| EXERCISE DESCRIPTION |
Pull out every line from the line containing "Staff Sgt. Christopher" through the end of the material, both ends included, and reproduce it exactly. Keep pictures out.

| GIVEN MATERIAL |

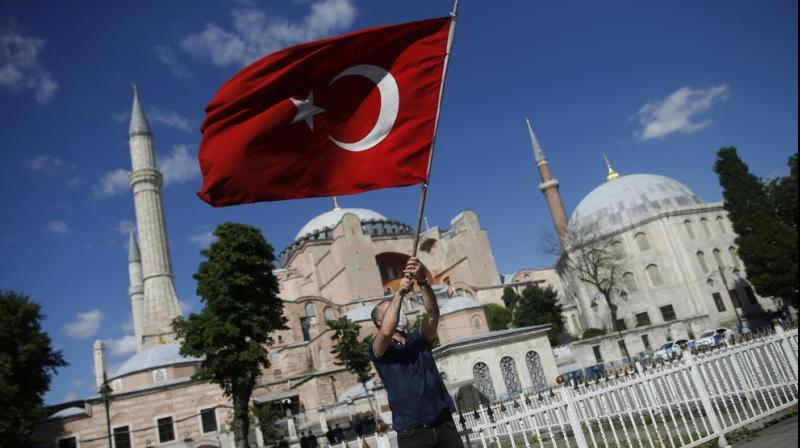 A man waves a Turkish flag outside the Byzantine-era Hagia Sophia, one of Istanbul's main tourist attractions in the historic Sultanahmet district of Istanbul, following Turkey's Council of State's decision. (AP)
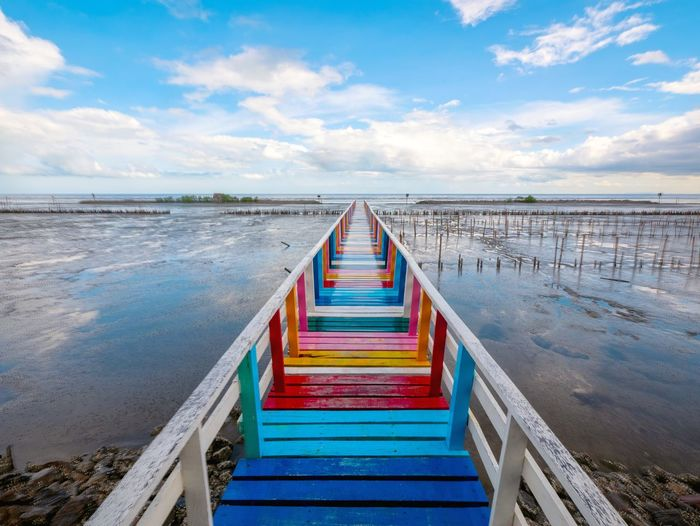View of empty bridge over sea against sky. rainbow bridge and seaside bridge, bright colors.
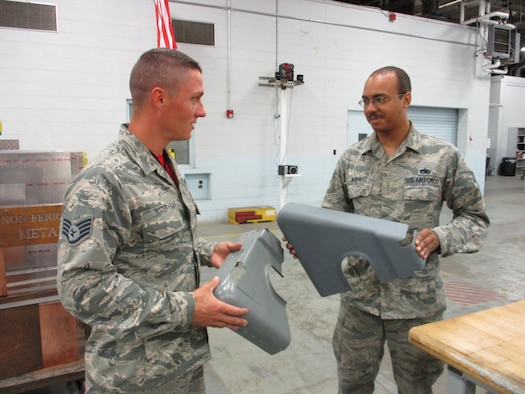 Staff Sgt. Christopher Ritter, 513th Maintenance Squadron Section Chief, and Staff Sgt. Michael Wright, 552nd Maintenance Squadron Aircraft Metals Technology, discuss the differences 3-D printing bring to the AWACS fabrications shop.  The damaged part has a two-year backlog for replacement parts and requires riveted reinforcement, while the printed part has reinforcements belt in  and can be printed in a single day. (U.S. Air Force photo by Master Sgt. Andrew Stephens)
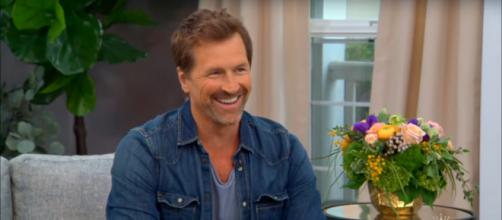 Being engaged gives Paul Greene a great reason to smile. - [HallmarkChannel / YouTube screencap]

| RESPONSE |
 Staff Sgt. Christopher Ritter, 513th Maintenance Squadron Section Chief, and Staff Sgt. Michael Wright, 552nd Maintenance Squadron Aircraft Metals Technology, discuss the differences 3-D printing bring to the AWACS fabrications shop.  The damaged part has a two-year backlog for replacement parts and requires riveted reinforcement, while the printed part has reinforcements belt in  and can be printed in a single day. (U.S. Air Force photo by Master Sgt. Andrew Stephens)
 Being engaged gives Paul Greene a great reason to smile. - [HallmarkChannel / YouTube screencap]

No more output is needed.